• **What you have to do**: Starting at the line that has "What is the distance from" and stopping after the line that has "9.54 metres", write out those lines again with "car windshield" replaced by "car front window" and nothing else changed.

──────────────────────────────

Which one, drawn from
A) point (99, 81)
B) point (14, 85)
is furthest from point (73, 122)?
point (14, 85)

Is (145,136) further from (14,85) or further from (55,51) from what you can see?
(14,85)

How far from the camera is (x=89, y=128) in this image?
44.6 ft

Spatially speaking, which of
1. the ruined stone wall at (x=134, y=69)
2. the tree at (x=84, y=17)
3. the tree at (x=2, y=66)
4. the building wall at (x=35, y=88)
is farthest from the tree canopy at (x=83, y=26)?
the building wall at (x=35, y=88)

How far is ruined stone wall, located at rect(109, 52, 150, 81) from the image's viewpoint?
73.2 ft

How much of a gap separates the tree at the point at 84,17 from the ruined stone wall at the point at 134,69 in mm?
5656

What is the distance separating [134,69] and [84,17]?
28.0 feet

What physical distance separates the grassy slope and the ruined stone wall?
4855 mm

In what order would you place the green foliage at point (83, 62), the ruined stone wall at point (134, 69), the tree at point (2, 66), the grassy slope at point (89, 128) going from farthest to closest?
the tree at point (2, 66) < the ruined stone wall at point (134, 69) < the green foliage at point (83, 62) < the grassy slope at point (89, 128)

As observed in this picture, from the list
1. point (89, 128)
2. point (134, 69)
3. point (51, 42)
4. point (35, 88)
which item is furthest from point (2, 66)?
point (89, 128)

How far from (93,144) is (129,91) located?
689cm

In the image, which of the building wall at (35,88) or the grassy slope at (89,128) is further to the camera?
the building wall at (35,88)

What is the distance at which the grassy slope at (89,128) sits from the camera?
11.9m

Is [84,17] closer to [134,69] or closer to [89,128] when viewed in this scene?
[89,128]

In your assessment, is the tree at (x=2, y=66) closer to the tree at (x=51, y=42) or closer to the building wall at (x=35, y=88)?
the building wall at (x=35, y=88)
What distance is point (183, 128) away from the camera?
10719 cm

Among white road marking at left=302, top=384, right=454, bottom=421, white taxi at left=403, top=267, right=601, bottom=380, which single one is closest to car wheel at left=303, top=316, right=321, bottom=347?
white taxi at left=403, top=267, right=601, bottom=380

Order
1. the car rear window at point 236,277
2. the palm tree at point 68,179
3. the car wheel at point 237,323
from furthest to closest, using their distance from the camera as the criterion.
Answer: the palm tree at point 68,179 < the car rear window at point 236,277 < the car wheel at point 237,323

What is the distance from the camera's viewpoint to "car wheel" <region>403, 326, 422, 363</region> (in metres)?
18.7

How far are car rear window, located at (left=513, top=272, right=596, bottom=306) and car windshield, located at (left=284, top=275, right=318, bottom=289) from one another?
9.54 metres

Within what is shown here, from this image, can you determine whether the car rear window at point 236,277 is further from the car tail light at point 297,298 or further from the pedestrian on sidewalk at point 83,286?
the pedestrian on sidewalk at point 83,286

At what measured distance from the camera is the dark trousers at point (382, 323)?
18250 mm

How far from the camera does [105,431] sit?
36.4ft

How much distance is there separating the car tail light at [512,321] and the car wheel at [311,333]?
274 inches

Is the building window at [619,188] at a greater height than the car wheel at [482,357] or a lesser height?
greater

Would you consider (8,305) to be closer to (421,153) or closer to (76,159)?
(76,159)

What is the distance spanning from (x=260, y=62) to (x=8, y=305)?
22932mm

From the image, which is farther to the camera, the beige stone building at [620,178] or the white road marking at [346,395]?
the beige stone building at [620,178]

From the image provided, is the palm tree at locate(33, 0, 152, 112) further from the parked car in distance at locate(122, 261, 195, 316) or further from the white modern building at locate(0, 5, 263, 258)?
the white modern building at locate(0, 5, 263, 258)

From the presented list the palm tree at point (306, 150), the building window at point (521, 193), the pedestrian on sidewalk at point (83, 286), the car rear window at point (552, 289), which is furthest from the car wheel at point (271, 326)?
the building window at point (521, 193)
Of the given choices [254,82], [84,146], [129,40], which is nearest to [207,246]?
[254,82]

──────────────────────────────

• **Worked answer**:
What is the distance from the camera's viewpoint to "car wheel" <region>403, 326, 422, 363</region> (in metres)?
18.7

How far are car rear window, located at (left=513, top=272, right=596, bottom=306) and car front window, located at (left=284, top=275, right=318, bottom=289) from one another?
9.54 metres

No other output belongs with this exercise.